> _Alıştırmada istenenler_
1. Yargıtay kararında "Abaküs Yazılım" sözleriyle başlayıp "E.  ,  2019/10429 K." sözlerine kadar süren bölümü harfi harfine yinele.
2. Yargıtay kararına göre İş Mahkemesi dava hakkında nasıl bir karar vermiştir?
3. Yargıtay kararının devamını, kaldığı yerden başlayarak sen yaz.

> _Kaynak_
· · ·
Abaküs Yazılım
22. Hukuk Dairesi
Esas No: 2016/12761
Karar No: 2019/10429
Karar Tarihi: 13.05.2019

Yargıtay 22. Hukuk Dairesi 2016/12761 Esas 2019/10429 Karar Sayılı İlamı

22. Hukuk Dairesi         2016/12761 E.  ,  2019/10429 K.

    "İçtihat Metni"

    MAHKEMESİ :İş Mahkemesi
    DAVA TÜRÜ : ALACAK

    Taraflar arasında görülen dava sonucunda verilen kararın, temyizen incelenmesi taraf vekillerince istenilmekle, temyiz taleplerinin süresinde olduğu anlaşıldı. Dava dosyası için Tetkik Hakimi ... tarafından düzenlenen rapor dinlendikten sonra dosya incelendi, gereği konuşulup düşünüldü:

    Y A R G I T A Y K A R A R I

    Davacı İsteminin Özeti:
    Davacı, iş sözleşmesinin haklı neden olmaksızın sona erdirildiğini beyanla ihbar tazminatı ile bir kısım işçilik alacaklarının davalıdan tahsiline karar verilmesini talep etmiştir.
    Davalı Cevabının Özeti:
    Davalı vekili, davanın reddine karar verilmesini talep etmiştir.
    Mahkeme Kararının Özeti:
    Mahkemece, toplanan delillere ve bilirkişi raporuna göre, davanın kısmen kabulüne karar verilmiştir.
    Temyiz:
    Karar taraflar vekillerince temyiz edilmiştir.
    Gerekçe:
    1-Dosyadaki yazılara toplanan delillerle kararın dayandığı kanuni gerektirici sebeplere göre, tarafların aşağıdaki bentlerin kapsamı dışındaki temyiz itirazlarının reddine karar vermek gerekmiştir.
· · ·
> _Gösterilen materyal_
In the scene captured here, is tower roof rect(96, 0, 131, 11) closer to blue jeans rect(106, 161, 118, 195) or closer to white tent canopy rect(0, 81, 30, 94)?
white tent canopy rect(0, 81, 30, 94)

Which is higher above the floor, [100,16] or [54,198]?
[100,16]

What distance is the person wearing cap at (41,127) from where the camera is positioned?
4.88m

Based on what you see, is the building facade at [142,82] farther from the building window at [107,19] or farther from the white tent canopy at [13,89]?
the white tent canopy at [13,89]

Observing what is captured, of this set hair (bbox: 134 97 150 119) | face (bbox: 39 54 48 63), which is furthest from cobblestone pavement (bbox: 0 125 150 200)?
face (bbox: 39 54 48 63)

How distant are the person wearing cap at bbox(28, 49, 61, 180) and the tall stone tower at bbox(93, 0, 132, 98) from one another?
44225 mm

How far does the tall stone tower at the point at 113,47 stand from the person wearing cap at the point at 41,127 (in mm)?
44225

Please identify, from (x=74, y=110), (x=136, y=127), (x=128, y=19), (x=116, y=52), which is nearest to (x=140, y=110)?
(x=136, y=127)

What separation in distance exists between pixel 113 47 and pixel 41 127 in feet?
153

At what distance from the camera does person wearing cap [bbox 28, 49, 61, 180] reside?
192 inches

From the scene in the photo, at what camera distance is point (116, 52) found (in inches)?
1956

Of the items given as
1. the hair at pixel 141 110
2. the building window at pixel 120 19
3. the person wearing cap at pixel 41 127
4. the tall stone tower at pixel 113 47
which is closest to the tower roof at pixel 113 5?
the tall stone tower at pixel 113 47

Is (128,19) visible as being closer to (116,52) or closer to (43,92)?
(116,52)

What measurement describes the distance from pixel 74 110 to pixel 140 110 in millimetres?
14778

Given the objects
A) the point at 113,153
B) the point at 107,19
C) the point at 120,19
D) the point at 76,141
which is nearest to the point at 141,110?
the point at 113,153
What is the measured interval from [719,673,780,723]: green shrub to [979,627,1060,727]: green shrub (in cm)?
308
· · ·
> _Alıştırma yanıtları_
1.
Abaküs Yazılım
22. Hukuk Dairesi
Esas No: 2016/12761
Karar No: 2019/10429
Karar Tarihi: 13.05.2019

Yargıtay 22. Hukuk Dairesi 2016/12761 Esas 2019/10429 Karar Sayılı İlamı

22. Hukuk Dairesi         2016/12761 E.  ,  2019/10429 K.

2. Mahkeme, davanın kısmen kabulüne karar vermiştir.

3.
    2-Somut olayda Mahkemece belirsiz alacak davasının şartlarının oluşmadığı gerekçesi ile dava kısmi dava olarak görülerek hüküm kurulmuştur.
    Davacı taraf dava dilekçesinde kısmi dava olarak dava açtığını belirttikten sonra, yargılama sırasında 11.12.2015 tarihinde yeni bir dava dilekçesi sunarak davayı belirsiz alacak davası olarak ıslah ettiğini belirtmiştir. Davanın tam ıslahı sureti ile davanın belirsiz alacak davasına dönüştürülmesi mümkündür. Bu halde mahkemece davanın belirsiz alacak davası olarak görülmesi gerekirken yazılı gerekçe ile kısmi dava şeklinde karara bağlanması hatalı olup bozmayı gerektirmiştir. Aynı zamanda tam ıslah da göz önüne alınarak yıllık izin ve ihbar tazminatına yönelik taleplerin usulden reddi yerine esas reddi hatalı ise de sonucu itibari ile doğru olduğundan bozma sebebi yapılmamıştır.
    Yine davacı tam ıslah dilekçesinin talep sonucunda hangi alacak yönünden, ne kadar talep ettiğinin ayrı ayrı belirtilmemiştir. Bu halde mahkemece davacıya süre verilerek davacının bu yönden beyanı alındıktan sonra sonuca gidilmesi gereklidir.
    3-Taraflar arasında fazla mesai ücreti konusunda uyuşmazlık bulunmaktadır.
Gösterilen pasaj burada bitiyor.